Der Sauerstoff spielt die Hauptrolle bei der Herausbildung unserer heutigen, der dritten Atmosphäre. Dabei kommt der Photosynthese eine dominante Stellung zu und andere Effekte, wie die Photodissoziation des Wasserdampfs, sind nahezu vernachlässigbar. Obwohl es mit den Cyanobakterien wahrscheinlich schon vor 3,5 Milliarden Jahren erste Lebewesen gab, die oxidative Photosynthese betrieben, zeigte sich deren Effekt auf die Zusammensetzung der Erdatmosphäre sehr spät. Ursache für die zunächst geringe Sauerstoffanreicherung war, dass der in den Ozeanen freigesetzte Sauerstoff chemisch sofort mit anderen Stoffen seiner Umgebung reagierte.

Er wurde bei der Oxidation von zweiwertigem Eisen zu dreiwertigem Eisen, also der Bildung von schwer wasserlöslichen Fe(III)-Verbindungen, und bei der Oxidation von Schwefelwasserstoff bzw. Sulfid zu Sulfat verbraucht. Da der Sauerstoff folglich dem Ozeanwasser entzogen wurde und dieses nicht mit Sauerstoff gesättigt werden konnte, gelangte zunächst kein Sauerstoff in die Atmosphäre. Auch sulfidische Erze wurden oxidiert, zum Beispiel FeS und FeS2 zu Fe2O3 und Fe2(SO4)3. Die Bändererze geben noch heute Zeugnis von dieser Etappe der Erdgeschichte.

Nachdem es schließlich aufgrund der immer geringer werdenden Eisen(II)-Konzentration vor etwa 2,3 Milliarden Jahren zur Entgasung des ersten Sauerstoffs aus den Ozeanen kam, setzte sich diese Entwicklung immer weiter fort. Die Sauerstoffkonzentration stieg somit bis vor 1 Milliarde Jahre auf ungefähr 3 %. Gleichzeitig ging die Konzentration des Kohlenstoffdioxids zurück. Vor 1,5 Mrd. Jahren traten die ersten aeroben Organismen auf, die den Sauerstoff nicht nur unschädlich machten, sondern dabei zusätzlich Energie gewannen (Atmungskette). Atmung und Photosynthese erreichten dadurch letztlich ein Gleichgewicht.

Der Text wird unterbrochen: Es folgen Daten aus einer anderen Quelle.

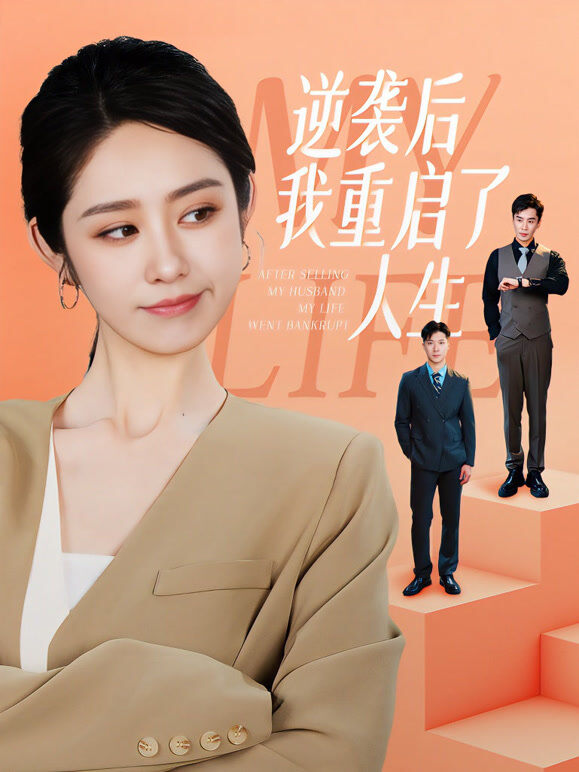 逆袭后我重启了人生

Auch kam es durch die zunehmende Sauerstoffkonzentration vor etwa 750 bis 400 Millionen Jahren zur Bildung von Ozon in höheren Schichten der Atmosphäre und damit einer Abschirmung der Erdoberfläche von UV-Strahlen, was gerade für die Entwicklung des Lebens auf den Kontinenten eine entscheidende Rolle spielte. Vor 500-600 Millionen Jahren waren schließlich die Sauerstoffsenken gesättigt und es folgte ein recht sprunghafter Anstieg des Luftsauerstoffs auf 12 % aufgrund von Photosynthese. Das heutige Niveau war vor etwa 350 Millionen Jahren erstmals erreicht, hat seitdem jedoch mehrere starke zwischenzeitliche Schwankungen durchgemacht. So lag der Sauerstoffgehalt während des Karbons über 30%, sank im Zuge des Klimawandels während des Perm-Trias-Übergangs jedoch auf rund die Hälfte ab. Bis zum Jura hatte sich der Sauerstoffgehalt wieder auf 26% erholt und behielt diesen Wert auch während der Kreide bei.

Jüngere Entwicklung

In jüngster Zeit ist vor allem ein Anstieg in der Konzentration der Treibhausgase zu verzeichnen, allen voran Kohlenstoffdioxid, das seine Konzentration in den letzten hundert Jahren um fast die Hälfte erhöht hat. Wichtig ist jedoch nicht nur die Gesamtkonzentration eines Gases über die gesamte Atmosphäre, sondern vielmehr dessen lokale Anreicherung. So ist zum Beispiel Ozon in der Ozonosphäre für das Leben auf dem Land von großer Bedeutung, jedoch in der unteren Troposphäre ein Gesundheitsrisiko (Smog).